# Serialization: Save it for later
*Serialization* refers to the process of outputting data (and occasionally functions) to a database or a regular file, for the purpose of using it later on. In the very early days of programming languages, this was normally done in regular text files. Python is excellent at text processing, and you probably already know enough to get started with this.

When accessing large amounts of data became important, people developed database software based around the Structured Query Language (SQL) standard. I'm not going to cover SQL here, but, if you're interested, I recommend using the [sqlite3](http://docs.python.org/2/library/sqlite3.html) module in the Python standard library.

As data interchange became important, the eXtensible Markup Language (XML) has emerged. XML makes data formats that are easy to write parsers for, greatly simplifying the ambiguity that sometimes arises in the process. Again, I'm not going to cover XML here, but if you're interested in learning more, look into [Element Trees](http://docs.python.org/2/library/xml.etree.elementtree.html), now part of the Python standard library.

## pickle — Python object serialization

Python has a very general serialization format called **pickle** that can turn any Python object, even a function or a class, into a representation that can be written to a file and read in later. The pickle module implements binary protocols for serializing and de-serializing a Python object structure. 

“Pickling” is the process whereby a Python object hierarchy is converted into a byte stream, and “unpickling” is the inverse operation, whereby a byte stream (from a binary file or bytes-like object) is converted back into an object hierarchy. Pickling (and unpickling) is alternatively known as “serialization”, “marshalling,” 1 or “flattening”; however, to avoid confusion, the terms used here are “pickling” and “unpickling”.

Let's save a dictionary into a pickle file.

In [None]:
# Save a dictionary into a pickle file.
import pickle
favorite_color = { "lion": "yellow", "kitty": "red" }
pickle.dump( favorite_color, open( "favorite_color.p", "wb" ) )

In [None]:
# Load the dictionary back from the pickle file.
import pickle
del favorite_color # This command deletes the variable brom memory.
favorite_color = pickle.load( open( "favorite_color.p", "rb" ) )
print(favorite_color)

Be aware that not all the objects can be always pickled, but most. To learn more about `pickle` check its [documentation](https://docs.python.org/3/library/pickle.html).


### Isues with pickle

<div class="alert alert-danger"> The pickle module is not secure. Only unpickle data you trust.

It is possible to construct malicious pickle data which will execute arbitrary code during unpickling. Never unpickle data that could have come from an untrusted source, or that could have been tampered with.

Consider signing data with [hmac](https://docs.python.org/3/library/hmac.html#module-hmac) if you need to ensure that it has not been tampered with.

• • • • • • •

**WRITTEN PROBLEM A**
In the listing below, reproduce every line verbatim, starting at the line containing "Mark left lung." and continuing through the last line of the listing, both included.

**Collection entries**

• • • • • • •

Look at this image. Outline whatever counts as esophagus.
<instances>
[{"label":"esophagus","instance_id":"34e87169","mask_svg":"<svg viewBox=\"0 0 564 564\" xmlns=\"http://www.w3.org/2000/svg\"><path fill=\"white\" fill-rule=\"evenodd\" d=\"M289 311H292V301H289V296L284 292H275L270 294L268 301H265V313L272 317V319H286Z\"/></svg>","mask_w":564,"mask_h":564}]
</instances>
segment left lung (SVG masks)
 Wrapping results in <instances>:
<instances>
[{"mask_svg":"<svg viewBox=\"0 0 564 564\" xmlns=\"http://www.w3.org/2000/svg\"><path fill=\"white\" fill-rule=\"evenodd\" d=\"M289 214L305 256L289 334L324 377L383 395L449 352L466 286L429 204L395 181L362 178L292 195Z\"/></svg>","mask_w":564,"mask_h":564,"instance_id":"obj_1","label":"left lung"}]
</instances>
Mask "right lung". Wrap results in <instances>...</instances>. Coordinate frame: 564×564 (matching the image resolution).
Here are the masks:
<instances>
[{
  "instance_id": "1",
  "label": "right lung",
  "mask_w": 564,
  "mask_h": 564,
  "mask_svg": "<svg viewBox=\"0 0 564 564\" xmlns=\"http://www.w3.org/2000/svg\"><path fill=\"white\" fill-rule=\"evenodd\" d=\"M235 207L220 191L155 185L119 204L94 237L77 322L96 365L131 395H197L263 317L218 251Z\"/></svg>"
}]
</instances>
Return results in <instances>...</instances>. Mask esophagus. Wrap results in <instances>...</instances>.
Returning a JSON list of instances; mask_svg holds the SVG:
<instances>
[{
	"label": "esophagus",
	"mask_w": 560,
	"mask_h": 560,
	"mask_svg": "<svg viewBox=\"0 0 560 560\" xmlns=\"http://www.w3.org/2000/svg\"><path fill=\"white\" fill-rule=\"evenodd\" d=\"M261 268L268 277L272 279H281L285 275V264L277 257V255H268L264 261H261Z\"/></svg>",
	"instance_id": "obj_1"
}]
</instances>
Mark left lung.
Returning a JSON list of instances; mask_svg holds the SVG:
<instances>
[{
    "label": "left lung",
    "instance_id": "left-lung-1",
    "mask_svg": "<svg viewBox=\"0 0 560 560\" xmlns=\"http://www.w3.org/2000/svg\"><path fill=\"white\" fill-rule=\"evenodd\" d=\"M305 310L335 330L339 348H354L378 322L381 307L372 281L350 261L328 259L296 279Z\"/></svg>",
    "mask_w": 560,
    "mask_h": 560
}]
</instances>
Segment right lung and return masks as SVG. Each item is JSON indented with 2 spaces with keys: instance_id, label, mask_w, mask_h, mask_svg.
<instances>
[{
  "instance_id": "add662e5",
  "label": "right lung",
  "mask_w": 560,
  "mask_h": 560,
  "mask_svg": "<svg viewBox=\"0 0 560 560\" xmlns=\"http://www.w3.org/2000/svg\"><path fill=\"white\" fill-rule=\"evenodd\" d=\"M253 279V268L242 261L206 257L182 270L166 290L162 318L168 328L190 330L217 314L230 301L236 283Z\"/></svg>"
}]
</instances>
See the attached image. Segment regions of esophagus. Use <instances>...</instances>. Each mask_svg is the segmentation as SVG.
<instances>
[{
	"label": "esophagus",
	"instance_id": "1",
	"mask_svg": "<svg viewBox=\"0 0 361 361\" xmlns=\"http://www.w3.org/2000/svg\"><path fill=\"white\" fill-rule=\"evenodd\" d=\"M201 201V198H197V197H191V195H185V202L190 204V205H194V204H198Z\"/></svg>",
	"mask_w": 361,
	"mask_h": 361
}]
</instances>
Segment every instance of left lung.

• • • • • • •

**WRITTEN PROBLEM B**
Write out the passage of the text on Python serialization verbatim, from "When accessing large" up to and including "in the Python standard library.".

**WRITTEN SOLUTION A**
Mark left lung.
Returning a JSON list of instances; mask_svg holds the SVG:
<instances>
[{
    "label": "left lung",
    "instance_id": "left-lung-1",
    "mask_svg": "<svg viewBox=\"0 0 560 560\" xmlns=\"http://www.w3.org/2000/svg\"><path fill=\"white\" fill-rule=\"evenodd\" d=\"M305 310L335 330L339 348H354L378 322L381 307L372 281L350 261L328 259L296 279Z\"/></svg>",
    "mask_w": 560,
    "mask_h": 560
}]
</instances>
Segment right lung and return masks as SVG. Each item is JSON indented with 2 spaces with keys: instance_id, label, mask_w, mask_h, mask_svg.
<instances>
[{
  "instance_id": "add662e5",
  "label": "right lung",
  "mask_w": 560,
  "mask_h": 560,
  "mask_svg": "<svg viewBox=\"0 0 560 560\" xmlns=\"http://www.w3.org/2000/svg\"><path fill=\"white\" fill-rule=\"evenodd\" d=\"M253 279V268L242 261L206 257L182 270L166 290L162 318L168 328L190 330L217 314L230 301L236 283Z\"/></svg>"
}]
</instances>
See the attached image. Segment regions of esophagus. Use <instances>...</instances>. Each mask_svg is the segmentation as SVG.
<instances>
[{
	"label": "esophagus",
	"instance_id": "1",
	"mask_svg": "<svg viewBox=\"0 0 361 361\" xmlns=\"http://www.w3.org/2000/svg\"><path fill=\"white\" fill-rule=\"evenodd\" d=\"M201 201V198H197V197H191V195H185V202L190 204V205H194V204H198Z\"/></svg>",
	"mask_w": 361,
	"mask_h": 361
}]
</instances>
Segment every instance of left lung.

**WRITTEN SOLUTION B**
When accessing large amounts of data became important, people developed database software based around the Structured Query Language (SQL) standard. I'm not going to cover SQL here, but, if you're interested, I recommend using the [sqlite3](http://docs.python.org/2/library/sqlite3.html) module in the Python standard library.